• _EXERCISE DETAILS_: Return all of the records exactly.

• _DATA FOR ANALYSIS_:
════════

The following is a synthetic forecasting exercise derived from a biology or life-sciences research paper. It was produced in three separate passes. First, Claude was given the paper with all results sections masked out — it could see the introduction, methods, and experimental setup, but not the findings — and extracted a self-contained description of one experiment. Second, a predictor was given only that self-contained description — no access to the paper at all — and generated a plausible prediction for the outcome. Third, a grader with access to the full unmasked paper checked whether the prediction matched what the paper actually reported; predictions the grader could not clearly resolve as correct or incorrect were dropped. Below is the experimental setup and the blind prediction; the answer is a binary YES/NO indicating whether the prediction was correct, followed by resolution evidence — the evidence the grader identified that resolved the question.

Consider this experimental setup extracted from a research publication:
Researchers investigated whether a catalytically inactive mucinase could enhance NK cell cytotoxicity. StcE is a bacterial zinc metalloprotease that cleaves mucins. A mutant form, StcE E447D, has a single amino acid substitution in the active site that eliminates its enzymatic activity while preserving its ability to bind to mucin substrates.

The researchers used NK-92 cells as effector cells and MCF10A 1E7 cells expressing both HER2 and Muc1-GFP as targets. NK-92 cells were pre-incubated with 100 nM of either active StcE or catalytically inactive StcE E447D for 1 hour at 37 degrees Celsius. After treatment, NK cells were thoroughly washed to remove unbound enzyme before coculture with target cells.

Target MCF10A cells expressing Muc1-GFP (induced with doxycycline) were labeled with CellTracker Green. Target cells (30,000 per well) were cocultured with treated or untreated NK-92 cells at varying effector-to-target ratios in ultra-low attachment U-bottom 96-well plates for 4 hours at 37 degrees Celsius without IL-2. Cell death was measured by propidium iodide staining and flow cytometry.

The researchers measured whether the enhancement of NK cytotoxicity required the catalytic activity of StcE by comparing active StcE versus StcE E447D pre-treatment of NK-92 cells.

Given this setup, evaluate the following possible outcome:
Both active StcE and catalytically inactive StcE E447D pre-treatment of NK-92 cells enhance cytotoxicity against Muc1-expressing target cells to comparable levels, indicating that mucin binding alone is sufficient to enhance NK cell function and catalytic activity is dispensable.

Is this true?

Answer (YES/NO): NO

════════

• _ANSWER SPACE_:
The following is a synthetic forecasting exercise derived from a biology or life-sciences research paper. It was produced in three separate passes. First, Claude was given the paper with all results sections masked out — it could see the introduction, methods, and experimental setup, but not the findings — and extracted a self-contained description of one experiment. Second, a predictor was given only that self-contained description — no access to the paper at all — and generated a plausible prediction for the outcome. Third, a grader with access to the full unmasked paper checked whether the prediction matched what the paper actually reported; predictions the grader could not clearly resolve as correct or incorrect were dropped. Below is the experimental setup and the blind prediction; the answer is a binary YES/NO indicating whether the prediction was correct, followed by resolution evidence — the evidence the grader identified that resolved the question.

Consider this experimental setup extracted from a research publication:
Researchers investigated whether a catalytically inactive mucinase could enhance NK cell cytotoxicity. StcE is a bacterial zinc metalloprotease that cleaves mucins. A mutant form, StcE E447D, has a single amino acid substitution in the active site that eliminates its enzymatic activity while preserving its ability to bind to mucin substrates.

The researchers used NK-92 cells as effector cells and MCF10A 1E7 cells expressing both HER2 and Muc1-GFP as targets. NK-92 cells were pre-incubated with 100 nM of either active StcE or catalytically inactive StcE E447D for 1 hour at 37 degrees Celsius. After treatment, NK cells were thoroughly washed to remove unbound enzyme before coculture with target cells.

Target MCF10A cells expressing Muc1-GFP (induced with doxycycline) were labeled with CellTracker Green. Target cells (30,000 per well) were cocultured with treated or untreated NK-92 cells at varying effector-to-target ratios in ultra-low attachment U-bottom 96-well plates for 4 hours at 37 degrees Celsius without IL-2. Cell death was measured by propidium iodide staining and flow cytometry.

The researchers measured whether the enhancement of NK cytotoxicity required the catalytic activity of StcE by comparing active StcE versus StcE E447D pre-treatment of NK-92 cells.

Given this setup, evaluate the following possible outcome:
Both active StcE and catalytically inactive StcE E447D pre-treatment of NK-92 cells enhance cytotoxicity against Muc1-expressing target cells to comparable levels, indicating that mucin binding alone is sufficient to enhance NK cell function and catalytic activity is dispensable.

Is this true?

Answer (YES/NO): NO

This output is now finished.